- _What is asked_:
**a.** In the home-field advantage notebook, start at the words "sub_dataset = dataset[['status','winner', 'label']]" and stop after the words "label.head(3)". Reproduce that span word for word.
**b.** Carry the home-field advantage notebook forward from its last line.

In [1]:
import pandas as pd
import numpy as np
import json
from pandas.io.json import json_normalize  
import matplotlib.pyplot as plt

# Import Matches

In [2]:
dataset = pd.read_json('/home/yves/Desktop/Data_Science/ADM1/adm_hw2/data/matches/matches_England.json')

#  Is there a home-field advantage?

In [3]:
# In order to work easily, I select only the most useful columns for this task. 
sub_dataset = dataset[['status','winner', 'label']] 

In [4]:
# Now I will extract all the information contained in the label column and rearrange it!
label = pd.DataFrame(sub_dataset['label'])

label.head(3)

Unnamed: 0,label
0,"Burnley - AFC Bournemouth, 1 - 2"
1,"Crystal Palace - West Bromwich Albion, 2 - 0"
2,"Huddersfield Town - Arsenal, 0 - 1"


In [5]:
new_dataset = label["label"].str.split(",",n = 1, expand = True) # split the column label

In [6]:
new_dataset.columns = ("teams", "score") # rename the columns

In [7]:
new_dataset.head(3)

Unnamed: 0,teams,score
0,Burnley - AFC Bournemouth,1 - 2
1,Crystal Palace - West Bromwich Albion,2 - 0
2,Huddersfield Town - Arsenal,0 - 1


In [8]:
teams = new_dataset["teams"].str.split("-",n = 1, expand = True) # split the teams column

In [9]:
# merge teams to the sub_dataset
dataset = pd.merge(sub_dataset, teams, left_index=True, right_index=True)

dataset.head(5)

Unnamed: 0,status,winner,label,0,1
0,Played,1659,"Burnley - AFC Bournemouth, 1 - 2",Burnley,AFC Bournemouth
1,Played,1628,"Crystal Palace - West Bromwich Albion, 2 - 0",Crystal Palace,West Bromwich Albion
2,Played,1609,"Huddersfield Town - Arsenal, 0 - 1",Huddersfield Town,Arsenal
3,Played,1612,"Liverpool - Brighton & Hove Albion, 4 - 0",Liverpool,Brighton & Hove Albion
4,Played,1611,"Manchester United - Watford, 1 - 0",Manchester United,Watford


In [10]:
# check il all the matches had been played
dataset['status'].unique()

array(['Played'], dtype=object)

In [11]:
dataset.drop(columns = ['label','status'], inplace=True)

In [12]:
# rename columns
dataset.columns = ("winner", "home", "away")
dataset.head(2)

Unnamed: 0,winner,home,away
0,1659,Burnley,AFC Bournemouth
1,1628,Crystal Palace,West Bromwich Albion


In [13]:
# adjust the home and away strings. Because they contain extra spaces
home = []
for i in dataset['home']:
    j = " ".join(i.split())
    home.append(j)
away = []
for i in dataset['away']:
    j = " ".join(i.split())
    away.append(j)

dataset['home'] = home
dataset['away'] = away

In [14]:
dataset.head(5)

[Saved data entries]
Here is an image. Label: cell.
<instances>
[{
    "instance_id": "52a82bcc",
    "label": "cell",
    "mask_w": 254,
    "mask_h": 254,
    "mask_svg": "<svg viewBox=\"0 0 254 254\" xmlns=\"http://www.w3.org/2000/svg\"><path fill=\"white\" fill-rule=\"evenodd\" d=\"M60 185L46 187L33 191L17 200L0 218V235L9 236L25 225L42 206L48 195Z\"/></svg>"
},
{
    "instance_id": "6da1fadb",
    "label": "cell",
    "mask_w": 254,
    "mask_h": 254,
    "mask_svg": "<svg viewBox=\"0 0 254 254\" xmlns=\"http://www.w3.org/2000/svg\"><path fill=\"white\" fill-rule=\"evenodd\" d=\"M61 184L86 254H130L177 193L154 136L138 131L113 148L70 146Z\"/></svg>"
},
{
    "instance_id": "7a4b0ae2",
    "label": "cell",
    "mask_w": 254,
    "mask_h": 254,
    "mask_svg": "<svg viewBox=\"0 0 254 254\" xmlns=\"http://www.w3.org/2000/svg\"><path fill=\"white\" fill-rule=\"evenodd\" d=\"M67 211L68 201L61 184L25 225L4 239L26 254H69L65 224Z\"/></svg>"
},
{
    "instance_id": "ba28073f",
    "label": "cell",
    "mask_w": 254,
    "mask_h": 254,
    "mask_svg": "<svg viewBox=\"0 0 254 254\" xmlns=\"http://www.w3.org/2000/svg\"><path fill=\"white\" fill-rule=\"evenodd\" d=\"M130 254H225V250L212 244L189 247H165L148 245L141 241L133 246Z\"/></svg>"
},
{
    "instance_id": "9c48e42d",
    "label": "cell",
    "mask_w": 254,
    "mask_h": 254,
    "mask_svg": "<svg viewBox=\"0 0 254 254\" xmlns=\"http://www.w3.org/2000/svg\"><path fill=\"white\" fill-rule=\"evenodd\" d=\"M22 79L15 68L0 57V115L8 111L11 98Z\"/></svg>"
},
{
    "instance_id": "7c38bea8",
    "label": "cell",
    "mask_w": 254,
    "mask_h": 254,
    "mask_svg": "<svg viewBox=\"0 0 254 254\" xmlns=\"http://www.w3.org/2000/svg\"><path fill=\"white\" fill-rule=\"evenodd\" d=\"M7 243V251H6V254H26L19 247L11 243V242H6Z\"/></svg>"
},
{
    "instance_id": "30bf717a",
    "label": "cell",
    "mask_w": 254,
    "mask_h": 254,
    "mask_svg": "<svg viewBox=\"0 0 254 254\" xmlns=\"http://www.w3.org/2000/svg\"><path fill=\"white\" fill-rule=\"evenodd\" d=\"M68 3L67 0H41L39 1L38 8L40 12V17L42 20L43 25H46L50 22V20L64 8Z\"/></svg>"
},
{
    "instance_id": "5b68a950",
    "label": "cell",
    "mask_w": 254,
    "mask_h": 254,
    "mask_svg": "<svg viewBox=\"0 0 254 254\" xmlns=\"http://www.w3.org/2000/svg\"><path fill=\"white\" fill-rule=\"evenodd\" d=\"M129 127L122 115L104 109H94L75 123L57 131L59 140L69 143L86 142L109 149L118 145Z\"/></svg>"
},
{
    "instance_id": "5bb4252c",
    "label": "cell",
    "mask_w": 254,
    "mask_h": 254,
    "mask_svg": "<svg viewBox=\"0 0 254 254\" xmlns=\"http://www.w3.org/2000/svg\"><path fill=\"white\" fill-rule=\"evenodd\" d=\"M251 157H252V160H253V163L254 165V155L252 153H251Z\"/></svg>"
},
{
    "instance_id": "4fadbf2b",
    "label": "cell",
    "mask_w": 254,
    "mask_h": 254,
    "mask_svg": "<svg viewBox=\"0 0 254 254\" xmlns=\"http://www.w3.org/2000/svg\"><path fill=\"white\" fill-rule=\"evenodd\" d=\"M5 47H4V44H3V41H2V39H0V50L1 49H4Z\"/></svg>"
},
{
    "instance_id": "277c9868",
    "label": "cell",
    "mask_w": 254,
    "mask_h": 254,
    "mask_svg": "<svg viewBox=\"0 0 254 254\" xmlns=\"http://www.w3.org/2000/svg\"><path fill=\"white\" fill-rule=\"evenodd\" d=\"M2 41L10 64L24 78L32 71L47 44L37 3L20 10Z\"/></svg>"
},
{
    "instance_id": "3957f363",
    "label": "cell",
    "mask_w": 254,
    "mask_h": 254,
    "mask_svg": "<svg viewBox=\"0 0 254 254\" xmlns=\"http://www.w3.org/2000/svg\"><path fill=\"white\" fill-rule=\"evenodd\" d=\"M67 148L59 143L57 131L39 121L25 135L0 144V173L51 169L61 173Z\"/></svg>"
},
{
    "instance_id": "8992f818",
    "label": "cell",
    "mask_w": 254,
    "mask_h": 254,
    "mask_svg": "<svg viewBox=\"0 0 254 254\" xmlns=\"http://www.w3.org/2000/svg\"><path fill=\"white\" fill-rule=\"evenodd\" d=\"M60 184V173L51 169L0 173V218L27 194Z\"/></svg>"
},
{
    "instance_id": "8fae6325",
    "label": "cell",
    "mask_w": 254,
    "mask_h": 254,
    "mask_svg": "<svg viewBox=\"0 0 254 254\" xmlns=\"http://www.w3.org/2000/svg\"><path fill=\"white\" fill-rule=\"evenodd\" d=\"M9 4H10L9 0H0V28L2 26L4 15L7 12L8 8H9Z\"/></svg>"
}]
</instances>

- _The results_:
**a.**
sub_dataset = dataset[['status','winner', 'label']] 

In [4]:
# Now I will extract all the information contained in the label column and rearrange it!
label = pd.DataFrame(sub_dataset['label'])

label.head(3)

**b.**
Unnamed: 0,winner,home,away
0,1659,Burnley,AFC Bournemouth
1,1628,Crystal Palace,West Bromwich Albion
2,1609,Huddersfield Town,Arsenal
3,1612,Liverpool,Brighton & Hove Albion
4,1611,Manchester United,Watford


Now I convert the club's names into their Id

# Import Teams

In [15]:
teams = pd.read_json('/home/yves/Desktop/Data_Science/ADM1/adm_hw2/data/teams.json')

In [16]:
teams.columns

Index(['city', 'name', 'wyId', 'officialName', 'area', 'type'], dtype='object')

Now I extract the name of the country of each club in order to focus on the premier league

In [17]:
# transform the area column into the nountry name
L = []
for i in teams['area']:
    L.append(i['name'])
teams['area'] = L

In [18]:
# extract only the teams that are in England or Wales
keep = ['England', 'Wales']
teams = teams.loc[teams['area'].isin(keep)]

In [19]:
teams.head(5)

Unnamed: 0,city,name,wyId,officialName,area,type
0,Newcastle upon Tyne,Newcastle United,1613,Newcastle United FC,England,club
8,"Huddersfield, West Yorkshire",Huddersfield Town,1673,Huddersfield Town FC,England,club
19,Swansea,Swansea City,10531,Swansea City AFC,Wales,club
26,"Bournemouth, Dorset",AFC Bournemouth,1659,AFC Bournemouth,England,club
27,"Brighton, East Sussex",Brighton & Hove Albion,1651,Brighton & Hove Albion FC,England,club


In [20]:
 # select only clubs from the Premier League. Delete National teams and keep clubs
teams = teams[teams.type != 'national'] 

In [21]:
teams.shape

(20, 6)

In [22]:
dataset

Unnamed: 0,winner,home,away
0,1659,Burnley,AFC Bournemouth
1,1628,Crystal Palace,West Bromwich Albion
2,1609,Huddersfield Town,Arsenal
3,1612,Liverpool,Brighton & Hove Albion
4,1611,Manchester United,Watford
...,...,...,...
375,1623,Everton,Stoke City
376,0,Southampton,Swansea City
377,1627,West Bromwich Albion,AFC Bournemouth
378,0,Watford,Liverpool


In [23]:
# get the team's ID 
home_Id = []
for i in dataset['home']:
    j = teams.name[teams.name == i].index.tolist()[0]
    home_Id.append(teams['wyId'][j])

In [24]:
# get the team's ID 
away_Id = []
for i in dataset['away']:
    j = teams.name[teams.name == i].index.tolist()[0]
    away_Id.append(teams['wyId'][j])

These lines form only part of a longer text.